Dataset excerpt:
* Start *
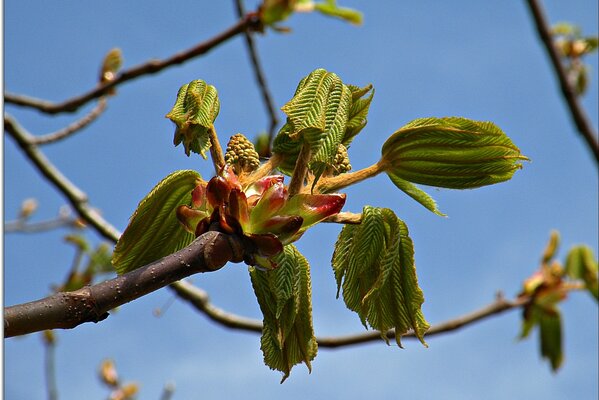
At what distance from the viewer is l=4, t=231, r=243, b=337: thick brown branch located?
0.94 metres

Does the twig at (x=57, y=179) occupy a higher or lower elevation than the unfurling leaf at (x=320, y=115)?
higher

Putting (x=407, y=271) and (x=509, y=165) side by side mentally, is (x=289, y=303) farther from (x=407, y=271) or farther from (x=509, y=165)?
(x=509, y=165)

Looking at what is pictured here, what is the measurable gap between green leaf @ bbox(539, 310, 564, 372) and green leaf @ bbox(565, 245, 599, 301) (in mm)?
154

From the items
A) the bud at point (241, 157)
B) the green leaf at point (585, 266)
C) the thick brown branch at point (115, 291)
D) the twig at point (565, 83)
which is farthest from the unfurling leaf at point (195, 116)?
the green leaf at point (585, 266)

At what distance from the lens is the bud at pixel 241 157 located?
1265 millimetres

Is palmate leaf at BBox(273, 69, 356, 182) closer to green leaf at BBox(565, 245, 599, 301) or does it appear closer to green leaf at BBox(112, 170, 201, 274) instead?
green leaf at BBox(112, 170, 201, 274)

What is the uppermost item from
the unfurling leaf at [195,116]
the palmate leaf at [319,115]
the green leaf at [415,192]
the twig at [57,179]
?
the twig at [57,179]

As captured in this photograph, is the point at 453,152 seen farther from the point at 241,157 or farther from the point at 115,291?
the point at 115,291

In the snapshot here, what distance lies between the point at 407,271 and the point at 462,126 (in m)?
0.23

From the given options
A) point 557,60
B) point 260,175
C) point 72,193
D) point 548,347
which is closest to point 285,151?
point 260,175

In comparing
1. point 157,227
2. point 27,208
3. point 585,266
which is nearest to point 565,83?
point 157,227

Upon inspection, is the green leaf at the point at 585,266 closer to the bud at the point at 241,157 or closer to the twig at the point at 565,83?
the twig at the point at 565,83

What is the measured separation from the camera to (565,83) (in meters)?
1.32

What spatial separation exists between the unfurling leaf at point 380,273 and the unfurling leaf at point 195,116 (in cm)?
26
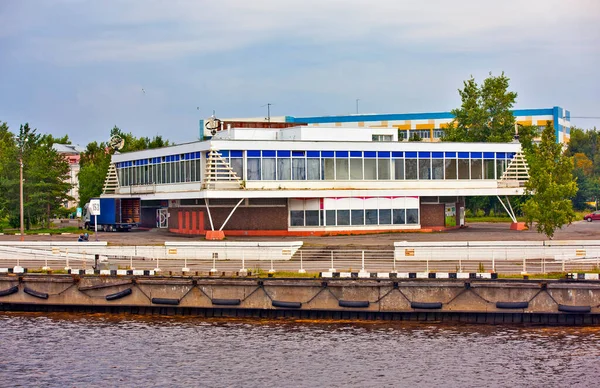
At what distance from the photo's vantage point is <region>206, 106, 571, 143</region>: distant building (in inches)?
5699

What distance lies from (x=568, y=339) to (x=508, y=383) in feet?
22.8

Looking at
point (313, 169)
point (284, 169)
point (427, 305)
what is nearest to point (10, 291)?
point (427, 305)

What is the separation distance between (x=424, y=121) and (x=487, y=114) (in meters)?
47.9

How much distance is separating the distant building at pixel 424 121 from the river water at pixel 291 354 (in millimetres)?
106050

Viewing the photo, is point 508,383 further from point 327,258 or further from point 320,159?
point 320,159

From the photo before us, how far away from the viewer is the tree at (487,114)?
102 meters

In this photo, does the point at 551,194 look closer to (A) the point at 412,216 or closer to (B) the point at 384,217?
(A) the point at 412,216

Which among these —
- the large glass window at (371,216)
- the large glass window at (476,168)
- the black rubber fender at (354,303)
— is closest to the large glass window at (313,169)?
the large glass window at (371,216)

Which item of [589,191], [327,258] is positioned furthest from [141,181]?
[589,191]

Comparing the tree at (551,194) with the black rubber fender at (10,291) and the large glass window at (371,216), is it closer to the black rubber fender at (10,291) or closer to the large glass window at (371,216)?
the large glass window at (371,216)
* End *
- Objective: Reproduce the material above verbatim; omit every picture.

- Exercise solution:
At what distance from the viewer is l=4, t=231, r=243, b=337: thick brown branch located?
0.94 metres

Does the twig at (x=57, y=179) occupy a higher or lower elevation than the unfurling leaf at (x=320, y=115)?
higher

Putting (x=407, y=271) and (x=509, y=165) side by side mentally, is (x=289, y=303) farther from (x=407, y=271) or farther from (x=509, y=165)?
(x=509, y=165)

Looking at what is pictured here, what is the measurable gap between green leaf @ bbox(539, 310, 564, 372) and green leaf @ bbox(565, 245, 599, 301) (in mm)?
154

From the items
A) the bud at point (241, 157)
B) the green leaf at point (585, 266)
C) the thick brown branch at point (115, 291)
D) the twig at point (565, 83)
which is farthest from the unfurling leaf at point (195, 116)?
the green leaf at point (585, 266)

At what distance from the lens is the bud at pixel 241 157 located?
1265 millimetres

Is palmate leaf at BBox(273, 69, 356, 182) closer to green leaf at BBox(565, 245, 599, 301) or does it appear closer to green leaf at BBox(112, 170, 201, 274) instead?
green leaf at BBox(112, 170, 201, 274)

What is the uppermost item from
the unfurling leaf at [195,116]
the palmate leaf at [319,115]
the green leaf at [415,192]
the twig at [57,179]
?
the twig at [57,179]

As captured in this photograph, is the point at 453,152 seen farther from the point at 241,157 or farther from the point at 115,291?
the point at 115,291

In the snapshot here, what distance lies between the point at 407,271 and the point at 462,126 (in m)?
0.23

From the given options
A) point 557,60
B) point 260,175
C) point 72,193
D) point 548,347
which is closest to point 285,151?
point 260,175

In comparing
1. point 157,227
2. point 27,208
3. point 585,266
which is nearest to point 565,83?
point 157,227

Upon inspection, is the green leaf at the point at 585,266 closer to the bud at the point at 241,157 or closer to the twig at the point at 565,83?
the twig at the point at 565,83

What is the measured separation from the camera to (565,83) (in meters)?
1.32

What spatial separation exists between the unfurling leaf at point 380,273 and the unfurling leaf at point 195,116 (in cm)?
26
At what distance from the photo's vantage point is <region>206, 106, 571, 143</region>: distant building (in inches)?
5699

What distance lies from (x=568, y=339) to (x=508, y=383) in feet?
22.8

Looking at
point (313, 169)
point (284, 169)
point (427, 305)
what is nearest to point (10, 291)?
point (427, 305)

What is the separation distance between (x=424, y=121) and (x=487, y=114) (in meters)?
47.9

How much distance is separating the distant building at pixel 424 121 from the river water at pixel 291 354 (in millimetres)?
106050

Viewing the photo, is point 508,383 further from point 327,258 or further from point 320,159?
point 320,159

From the photo before us, how far away from the viewer is the tree at (487,114)?
102 meters

In this photo, does the point at 551,194 look closer to (A) the point at 412,216 or closer to (B) the point at 384,217?
(A) the point at 412,216

Which among these —
- the large glass window at (371,216)
- the large glass window at (476,168)
- the black rubber fender at (354,303)
— is closest to the large glass window at (313,169)?
the large glass window at (371,216)

Which item of [589,191], [327,258] is positioned furthest from [141,181]?
[589,191]

Comparing the tree at (551,194) with the black rubber fender at (10,291) and the large glass window at (371,216), is it closer to the black rubber fender at (10,291) or closer to the large glass window at (371,216)?
the large glass window at (371,216)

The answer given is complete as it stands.